Begin DATASET RECORDS

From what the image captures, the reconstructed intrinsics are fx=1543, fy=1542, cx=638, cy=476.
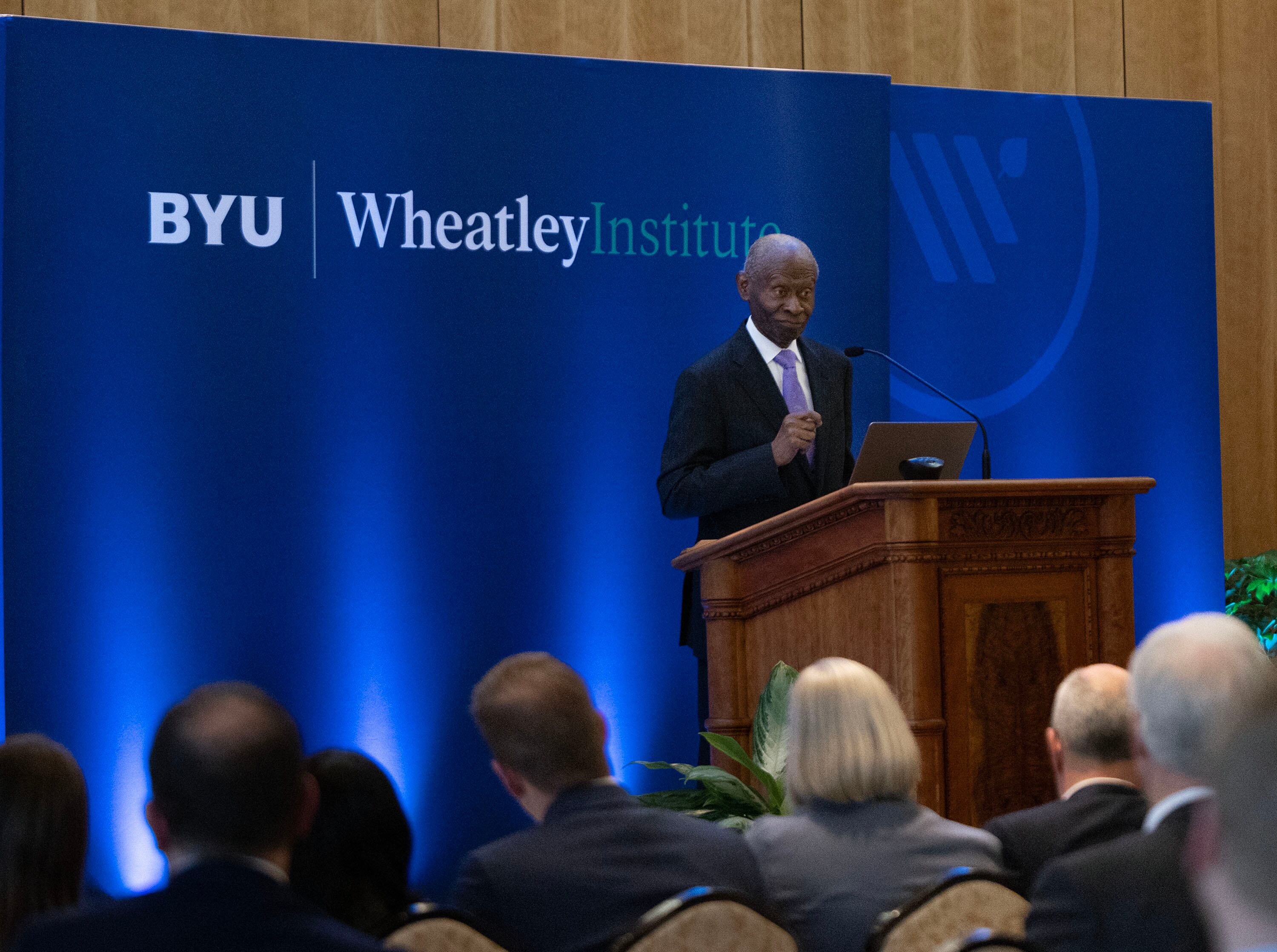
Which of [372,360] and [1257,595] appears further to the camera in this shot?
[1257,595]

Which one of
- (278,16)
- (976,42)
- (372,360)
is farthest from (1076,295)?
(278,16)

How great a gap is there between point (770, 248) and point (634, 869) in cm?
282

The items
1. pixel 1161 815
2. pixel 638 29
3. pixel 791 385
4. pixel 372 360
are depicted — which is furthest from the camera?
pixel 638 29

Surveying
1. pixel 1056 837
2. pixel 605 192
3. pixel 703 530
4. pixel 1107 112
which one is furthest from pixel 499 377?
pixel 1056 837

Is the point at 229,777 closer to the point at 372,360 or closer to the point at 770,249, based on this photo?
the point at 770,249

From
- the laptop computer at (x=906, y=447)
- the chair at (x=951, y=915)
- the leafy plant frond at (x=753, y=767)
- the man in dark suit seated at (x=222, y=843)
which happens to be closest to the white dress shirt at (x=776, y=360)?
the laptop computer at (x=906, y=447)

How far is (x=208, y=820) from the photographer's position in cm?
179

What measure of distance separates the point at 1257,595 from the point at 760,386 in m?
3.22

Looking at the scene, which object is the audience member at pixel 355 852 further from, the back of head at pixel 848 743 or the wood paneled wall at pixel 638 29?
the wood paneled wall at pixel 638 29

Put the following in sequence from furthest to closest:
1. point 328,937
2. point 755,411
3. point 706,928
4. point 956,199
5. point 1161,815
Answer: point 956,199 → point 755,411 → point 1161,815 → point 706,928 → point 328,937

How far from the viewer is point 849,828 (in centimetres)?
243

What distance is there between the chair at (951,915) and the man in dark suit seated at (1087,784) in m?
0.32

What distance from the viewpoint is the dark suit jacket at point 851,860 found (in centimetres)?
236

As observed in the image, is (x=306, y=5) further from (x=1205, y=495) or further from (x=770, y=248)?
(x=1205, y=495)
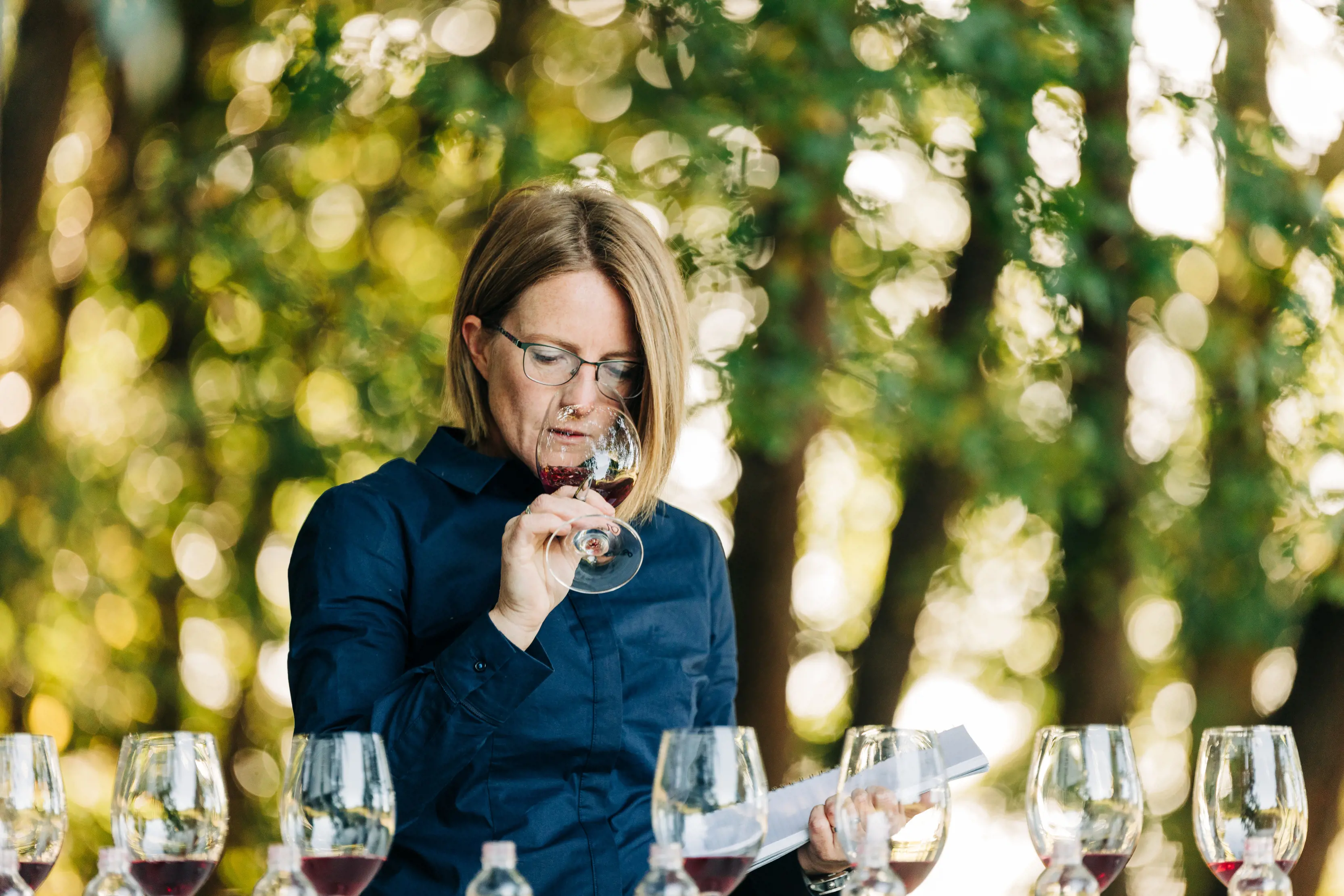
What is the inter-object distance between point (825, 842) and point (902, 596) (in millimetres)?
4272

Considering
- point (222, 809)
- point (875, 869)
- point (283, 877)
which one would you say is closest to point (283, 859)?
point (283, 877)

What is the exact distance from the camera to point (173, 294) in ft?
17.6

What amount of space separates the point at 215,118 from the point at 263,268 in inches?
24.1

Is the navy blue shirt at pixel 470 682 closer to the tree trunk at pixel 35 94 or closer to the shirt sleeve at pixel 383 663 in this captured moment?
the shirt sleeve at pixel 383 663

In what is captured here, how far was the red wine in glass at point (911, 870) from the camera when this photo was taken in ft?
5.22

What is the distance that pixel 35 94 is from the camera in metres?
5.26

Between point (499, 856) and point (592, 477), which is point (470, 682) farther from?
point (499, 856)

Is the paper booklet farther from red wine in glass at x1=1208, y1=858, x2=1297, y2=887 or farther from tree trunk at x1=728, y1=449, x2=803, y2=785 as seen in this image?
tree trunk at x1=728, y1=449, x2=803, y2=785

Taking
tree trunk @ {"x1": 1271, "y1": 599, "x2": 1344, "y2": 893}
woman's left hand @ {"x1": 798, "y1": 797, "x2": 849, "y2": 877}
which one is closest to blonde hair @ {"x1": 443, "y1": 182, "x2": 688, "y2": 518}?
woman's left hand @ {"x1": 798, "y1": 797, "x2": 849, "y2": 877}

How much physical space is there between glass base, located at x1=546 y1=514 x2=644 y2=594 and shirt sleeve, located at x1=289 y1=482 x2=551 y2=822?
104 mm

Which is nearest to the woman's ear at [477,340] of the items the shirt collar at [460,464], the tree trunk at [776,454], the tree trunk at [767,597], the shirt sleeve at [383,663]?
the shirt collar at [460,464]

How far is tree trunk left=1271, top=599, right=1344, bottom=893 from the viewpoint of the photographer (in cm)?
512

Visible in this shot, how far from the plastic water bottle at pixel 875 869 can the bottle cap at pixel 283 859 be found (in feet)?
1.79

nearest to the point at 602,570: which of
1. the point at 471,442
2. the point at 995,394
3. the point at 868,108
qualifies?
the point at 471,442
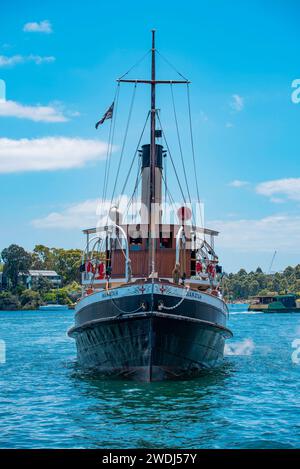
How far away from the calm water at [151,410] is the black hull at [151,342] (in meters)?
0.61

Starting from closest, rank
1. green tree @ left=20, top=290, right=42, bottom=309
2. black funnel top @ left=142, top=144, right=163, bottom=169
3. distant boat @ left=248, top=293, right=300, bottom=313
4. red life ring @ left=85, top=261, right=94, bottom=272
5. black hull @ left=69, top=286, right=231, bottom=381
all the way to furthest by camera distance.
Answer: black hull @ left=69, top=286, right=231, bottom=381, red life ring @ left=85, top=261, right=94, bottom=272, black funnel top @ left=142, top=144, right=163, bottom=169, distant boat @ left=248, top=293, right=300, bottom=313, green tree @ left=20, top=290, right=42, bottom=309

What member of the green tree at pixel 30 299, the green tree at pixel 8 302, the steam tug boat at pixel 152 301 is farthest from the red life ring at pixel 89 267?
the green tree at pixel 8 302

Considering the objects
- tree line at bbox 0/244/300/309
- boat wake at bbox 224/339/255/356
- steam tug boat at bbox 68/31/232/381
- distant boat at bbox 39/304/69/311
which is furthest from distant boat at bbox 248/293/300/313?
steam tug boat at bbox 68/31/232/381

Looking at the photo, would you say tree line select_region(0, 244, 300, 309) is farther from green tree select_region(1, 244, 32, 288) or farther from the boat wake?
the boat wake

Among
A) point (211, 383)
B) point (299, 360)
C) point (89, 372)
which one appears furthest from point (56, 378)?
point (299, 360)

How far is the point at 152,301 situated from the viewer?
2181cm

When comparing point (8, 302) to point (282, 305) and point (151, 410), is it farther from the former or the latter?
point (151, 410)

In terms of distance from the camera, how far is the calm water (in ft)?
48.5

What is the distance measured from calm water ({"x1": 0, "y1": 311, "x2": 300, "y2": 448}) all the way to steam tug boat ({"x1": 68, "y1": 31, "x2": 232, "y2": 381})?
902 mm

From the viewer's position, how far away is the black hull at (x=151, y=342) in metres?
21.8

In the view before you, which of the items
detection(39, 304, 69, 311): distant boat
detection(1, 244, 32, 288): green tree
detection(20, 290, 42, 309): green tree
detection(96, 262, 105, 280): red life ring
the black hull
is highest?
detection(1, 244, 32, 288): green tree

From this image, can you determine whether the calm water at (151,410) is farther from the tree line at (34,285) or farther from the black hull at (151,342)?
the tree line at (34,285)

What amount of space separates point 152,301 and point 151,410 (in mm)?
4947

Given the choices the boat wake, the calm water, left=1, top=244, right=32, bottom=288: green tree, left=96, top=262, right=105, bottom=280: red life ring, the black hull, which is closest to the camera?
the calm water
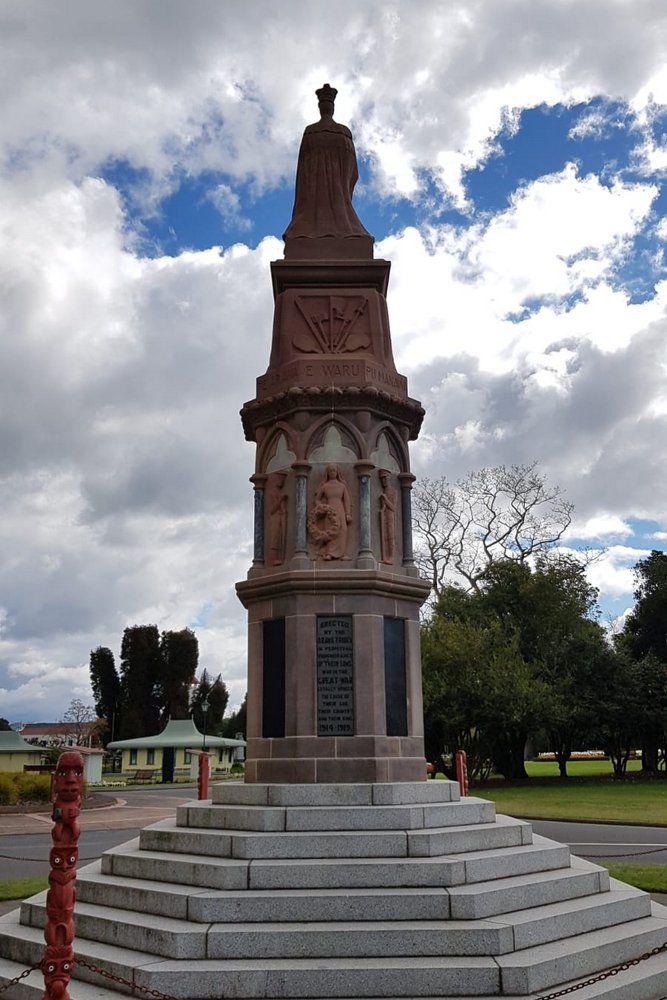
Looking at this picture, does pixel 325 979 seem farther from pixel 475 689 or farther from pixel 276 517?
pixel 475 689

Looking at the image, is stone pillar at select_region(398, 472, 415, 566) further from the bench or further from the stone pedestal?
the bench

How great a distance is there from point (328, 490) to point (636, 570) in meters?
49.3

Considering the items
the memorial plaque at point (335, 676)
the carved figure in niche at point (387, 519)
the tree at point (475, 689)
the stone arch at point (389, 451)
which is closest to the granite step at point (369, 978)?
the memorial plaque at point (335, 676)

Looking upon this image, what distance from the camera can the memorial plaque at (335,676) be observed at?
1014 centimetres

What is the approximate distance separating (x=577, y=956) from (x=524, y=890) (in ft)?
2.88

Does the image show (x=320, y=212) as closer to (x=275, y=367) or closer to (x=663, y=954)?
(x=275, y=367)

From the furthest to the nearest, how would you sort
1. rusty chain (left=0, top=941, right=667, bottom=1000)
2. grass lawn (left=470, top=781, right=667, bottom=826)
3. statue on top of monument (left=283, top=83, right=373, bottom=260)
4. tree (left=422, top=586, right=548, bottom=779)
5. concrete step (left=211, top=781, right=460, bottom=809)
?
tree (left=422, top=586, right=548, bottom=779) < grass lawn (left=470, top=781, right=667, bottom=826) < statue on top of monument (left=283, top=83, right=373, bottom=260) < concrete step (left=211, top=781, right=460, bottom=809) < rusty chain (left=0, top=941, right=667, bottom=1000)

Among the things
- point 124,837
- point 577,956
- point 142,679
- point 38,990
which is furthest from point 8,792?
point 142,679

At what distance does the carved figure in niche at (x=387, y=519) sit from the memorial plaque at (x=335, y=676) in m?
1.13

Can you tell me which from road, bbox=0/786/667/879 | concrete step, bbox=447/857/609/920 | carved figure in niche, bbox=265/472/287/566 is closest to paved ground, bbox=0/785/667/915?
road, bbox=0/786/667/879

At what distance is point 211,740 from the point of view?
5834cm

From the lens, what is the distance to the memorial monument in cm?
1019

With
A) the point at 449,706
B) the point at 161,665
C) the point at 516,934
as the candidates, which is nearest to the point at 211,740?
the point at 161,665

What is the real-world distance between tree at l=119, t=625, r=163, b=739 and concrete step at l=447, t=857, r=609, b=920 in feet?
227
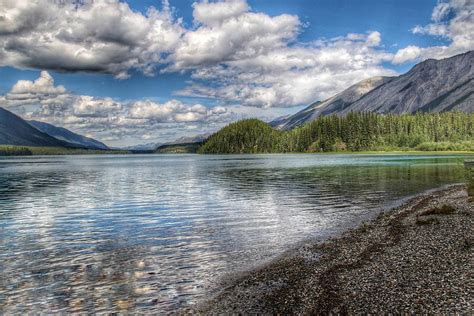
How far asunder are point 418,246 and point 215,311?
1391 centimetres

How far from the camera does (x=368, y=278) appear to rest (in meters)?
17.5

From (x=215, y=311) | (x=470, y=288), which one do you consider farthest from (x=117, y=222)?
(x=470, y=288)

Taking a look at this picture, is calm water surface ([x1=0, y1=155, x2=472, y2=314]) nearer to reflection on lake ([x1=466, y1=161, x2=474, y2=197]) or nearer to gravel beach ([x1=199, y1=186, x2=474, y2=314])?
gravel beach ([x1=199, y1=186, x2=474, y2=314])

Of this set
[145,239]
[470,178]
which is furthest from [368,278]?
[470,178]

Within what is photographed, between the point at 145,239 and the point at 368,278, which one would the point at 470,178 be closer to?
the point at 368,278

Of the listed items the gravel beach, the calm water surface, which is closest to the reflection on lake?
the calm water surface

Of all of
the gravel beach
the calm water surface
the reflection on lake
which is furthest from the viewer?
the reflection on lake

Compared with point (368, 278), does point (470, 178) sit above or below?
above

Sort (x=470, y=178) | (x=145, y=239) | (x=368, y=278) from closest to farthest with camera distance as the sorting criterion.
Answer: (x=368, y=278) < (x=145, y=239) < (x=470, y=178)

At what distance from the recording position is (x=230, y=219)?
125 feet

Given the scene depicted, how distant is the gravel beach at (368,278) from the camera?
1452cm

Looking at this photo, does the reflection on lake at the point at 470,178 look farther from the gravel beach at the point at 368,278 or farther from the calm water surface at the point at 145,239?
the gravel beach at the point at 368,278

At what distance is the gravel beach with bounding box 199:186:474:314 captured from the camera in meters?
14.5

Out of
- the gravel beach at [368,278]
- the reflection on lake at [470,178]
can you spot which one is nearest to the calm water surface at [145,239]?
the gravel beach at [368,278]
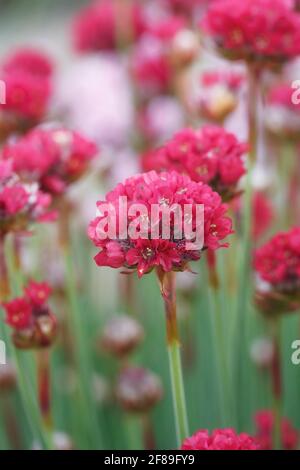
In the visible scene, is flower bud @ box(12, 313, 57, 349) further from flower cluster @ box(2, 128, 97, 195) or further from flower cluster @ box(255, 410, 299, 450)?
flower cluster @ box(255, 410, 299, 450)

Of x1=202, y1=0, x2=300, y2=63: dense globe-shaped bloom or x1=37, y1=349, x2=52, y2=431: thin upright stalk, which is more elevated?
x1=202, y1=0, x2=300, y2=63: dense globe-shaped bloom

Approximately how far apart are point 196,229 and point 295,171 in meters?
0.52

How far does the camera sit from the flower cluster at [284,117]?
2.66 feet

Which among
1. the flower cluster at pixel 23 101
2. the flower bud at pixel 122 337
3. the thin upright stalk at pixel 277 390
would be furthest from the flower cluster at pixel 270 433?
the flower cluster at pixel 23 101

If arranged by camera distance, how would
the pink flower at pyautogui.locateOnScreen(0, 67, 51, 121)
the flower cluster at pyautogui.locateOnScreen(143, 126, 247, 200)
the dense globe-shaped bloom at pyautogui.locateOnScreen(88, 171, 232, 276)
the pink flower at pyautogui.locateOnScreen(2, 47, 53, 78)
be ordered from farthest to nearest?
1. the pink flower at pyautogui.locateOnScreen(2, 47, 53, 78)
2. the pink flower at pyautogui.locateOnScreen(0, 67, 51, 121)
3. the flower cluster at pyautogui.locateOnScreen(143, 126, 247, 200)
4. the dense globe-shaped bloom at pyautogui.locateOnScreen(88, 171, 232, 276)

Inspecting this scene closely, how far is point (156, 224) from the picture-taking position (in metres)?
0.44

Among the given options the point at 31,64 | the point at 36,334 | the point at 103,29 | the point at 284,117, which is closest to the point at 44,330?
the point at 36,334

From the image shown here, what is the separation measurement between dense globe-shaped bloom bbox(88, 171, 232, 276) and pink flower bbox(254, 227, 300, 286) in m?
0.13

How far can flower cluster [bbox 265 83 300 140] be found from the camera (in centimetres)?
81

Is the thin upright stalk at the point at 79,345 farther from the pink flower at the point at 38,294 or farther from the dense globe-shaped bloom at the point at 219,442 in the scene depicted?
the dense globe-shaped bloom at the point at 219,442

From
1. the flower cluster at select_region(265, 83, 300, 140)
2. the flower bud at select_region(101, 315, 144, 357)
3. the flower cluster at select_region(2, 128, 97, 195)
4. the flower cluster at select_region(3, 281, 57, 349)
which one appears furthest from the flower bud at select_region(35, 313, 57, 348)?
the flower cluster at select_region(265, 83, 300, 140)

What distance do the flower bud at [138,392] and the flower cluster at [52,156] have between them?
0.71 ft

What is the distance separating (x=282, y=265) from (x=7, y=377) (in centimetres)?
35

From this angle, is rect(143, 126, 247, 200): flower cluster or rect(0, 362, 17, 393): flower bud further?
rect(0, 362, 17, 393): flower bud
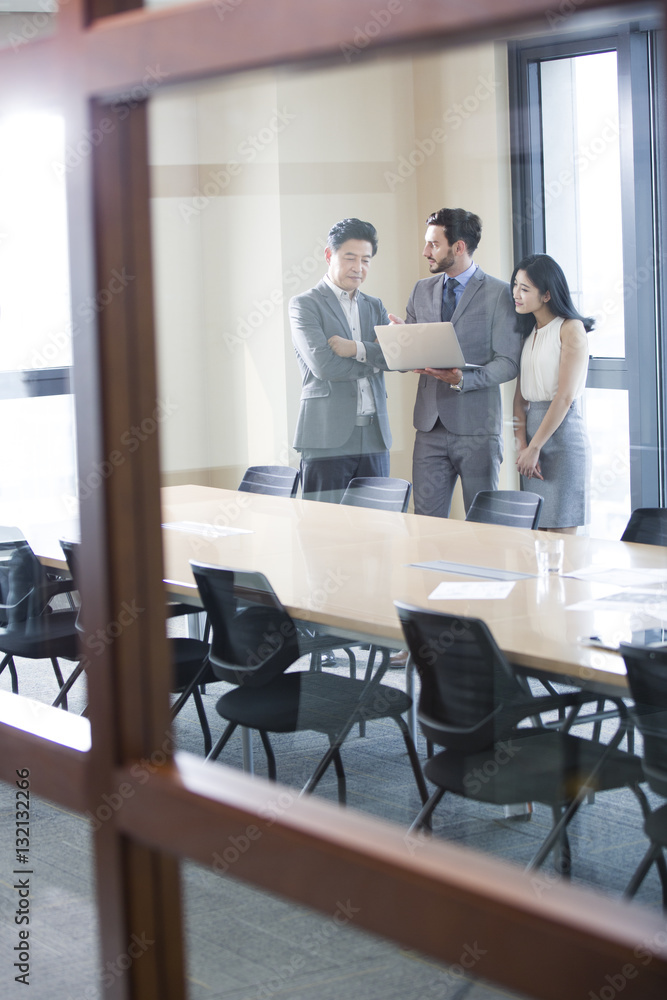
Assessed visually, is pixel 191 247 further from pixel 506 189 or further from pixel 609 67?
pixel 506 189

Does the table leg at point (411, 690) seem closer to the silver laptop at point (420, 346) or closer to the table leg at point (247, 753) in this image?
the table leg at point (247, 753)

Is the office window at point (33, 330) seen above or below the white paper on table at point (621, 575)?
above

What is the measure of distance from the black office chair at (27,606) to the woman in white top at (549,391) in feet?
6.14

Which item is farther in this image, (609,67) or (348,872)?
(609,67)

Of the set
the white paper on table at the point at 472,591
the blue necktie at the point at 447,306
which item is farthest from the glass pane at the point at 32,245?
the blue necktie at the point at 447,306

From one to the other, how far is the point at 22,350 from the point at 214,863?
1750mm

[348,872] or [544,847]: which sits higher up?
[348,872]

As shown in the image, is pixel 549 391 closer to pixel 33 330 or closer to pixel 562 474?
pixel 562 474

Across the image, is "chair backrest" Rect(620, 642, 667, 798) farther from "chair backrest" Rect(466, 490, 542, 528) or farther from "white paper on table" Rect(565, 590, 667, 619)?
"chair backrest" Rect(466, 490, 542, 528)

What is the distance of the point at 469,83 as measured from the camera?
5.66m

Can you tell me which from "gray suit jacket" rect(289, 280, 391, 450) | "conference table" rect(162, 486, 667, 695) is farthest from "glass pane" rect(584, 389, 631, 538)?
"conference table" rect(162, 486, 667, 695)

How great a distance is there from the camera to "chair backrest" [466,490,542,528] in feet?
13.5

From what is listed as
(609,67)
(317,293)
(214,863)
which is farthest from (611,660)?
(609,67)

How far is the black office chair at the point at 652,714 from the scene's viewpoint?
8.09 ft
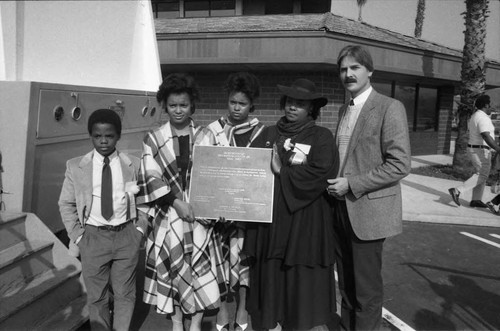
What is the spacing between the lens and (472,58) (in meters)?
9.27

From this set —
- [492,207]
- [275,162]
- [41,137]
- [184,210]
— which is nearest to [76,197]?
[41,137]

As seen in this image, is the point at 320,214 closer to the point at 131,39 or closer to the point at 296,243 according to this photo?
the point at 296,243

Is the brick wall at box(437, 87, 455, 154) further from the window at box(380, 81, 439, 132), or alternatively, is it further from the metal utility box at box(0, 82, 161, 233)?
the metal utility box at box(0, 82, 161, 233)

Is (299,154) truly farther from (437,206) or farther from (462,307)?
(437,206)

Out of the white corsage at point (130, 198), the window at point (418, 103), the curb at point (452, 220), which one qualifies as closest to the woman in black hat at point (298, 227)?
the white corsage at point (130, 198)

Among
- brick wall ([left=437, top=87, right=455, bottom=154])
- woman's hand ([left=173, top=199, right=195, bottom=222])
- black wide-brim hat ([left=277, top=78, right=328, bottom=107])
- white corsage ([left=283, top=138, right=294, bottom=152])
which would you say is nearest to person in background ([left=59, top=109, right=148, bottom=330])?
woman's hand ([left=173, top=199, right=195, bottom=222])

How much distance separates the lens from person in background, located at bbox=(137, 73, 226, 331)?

End DATASET RECORDS

§ TASK: Convert the data, from its first line through the line containing "Answer: point 956,199", into a Markdown table with the columns Row and Line, giving each line a row number and omitting blank lines. Leave the pictures out of your answer.

§ WRITTEN REPLY:
| Row | Line |
|---|---|
| 1 | From what the image captures, the reconstructed intrinsics are fx=1543, fy=1542, cx=638, cy=476. |
| 2 | Which of [372,360] and [1257,595] appears further to the camera in this shot? |
| 3 | [1257,595] |
| 4 | Which one of |
| 5 | - (278,16) |
| 6 | - (976,42) |
| 7 | - (372,360) |
| 8 | is farthest from (1076,295)? |
| 9 | (278,16) |
| 10 | How great a gap is there between point (770, 248) and point (634, 869) in cm? |
| 11 | 282 |
| 12 | The items |
| 13 | 1. pixel 1161 815 |
| 14 | 2. pixel 638 29 |
| 15 | 3. pixel 791 385 |
| 16 | 4. pixel 372 360 |
| 17 | are depicted — which is furthest from the camera? |
| 18 | pixel 638 29 |
| 19 | Surveying |
| 20 | 1. pixel 1056 837 |
| 21 | 2. pixel 605 192 |
| 22 | 3. pixel 703 530 |
| 23 | 4. pixel 1107 112 |
| 24 | which one is furthest from pixel 499 377? |
| 25 | pixel 1056 837 |
| 26 | Is the point at 229,777 closer to the point at 372,360 or closer to the point at 770,249, based on this photo? |
| 27 | the point at 770,249 |
| 28 | From |
| 29 | - the laptop computer at (x=906, y=447) |
| 30 | - the chair at (x=951, y=915) |
| 31 | - the leafy plant frond at (x=753, y=767) |
| 32 | - the man in dark suit seated at (x=222, y=843) |
| 33 | which happens to be closest to the white dress shirt at (x=776, y=360)? |
| 34 | the laptop computer at (x=906, y=447) |
| 35 | How far is (x=208, y=820) from the photographer's position in cm? |
| 36 | 179 |
| 37 | What measure of distance separates the point at 1257,595 from the point at 760,386 in m? |
| 38 | 3.22 |
| 39 | Looking at the scene, which object is the audience member at pixel 355 852 further from, the back of head at pixel 848 743 or the wood paneled wall at pixel 638 29? |
| 40 | the wood paneled wall at pixel 638 29 |
| 41 | Put the following in sequence from furthest to closest: |
| 42 | 1. point 328,937 |
| 43 | 2. point 755,411 |
| 44 | 3. point 706,928 |
| 45 | 4. point 956,199 |
| 46 | 5. point 1161,815 |
| 47 | Answer: point 956,199 → point 755,411 → point 1161,815 → point 706,928 → point 328,937 |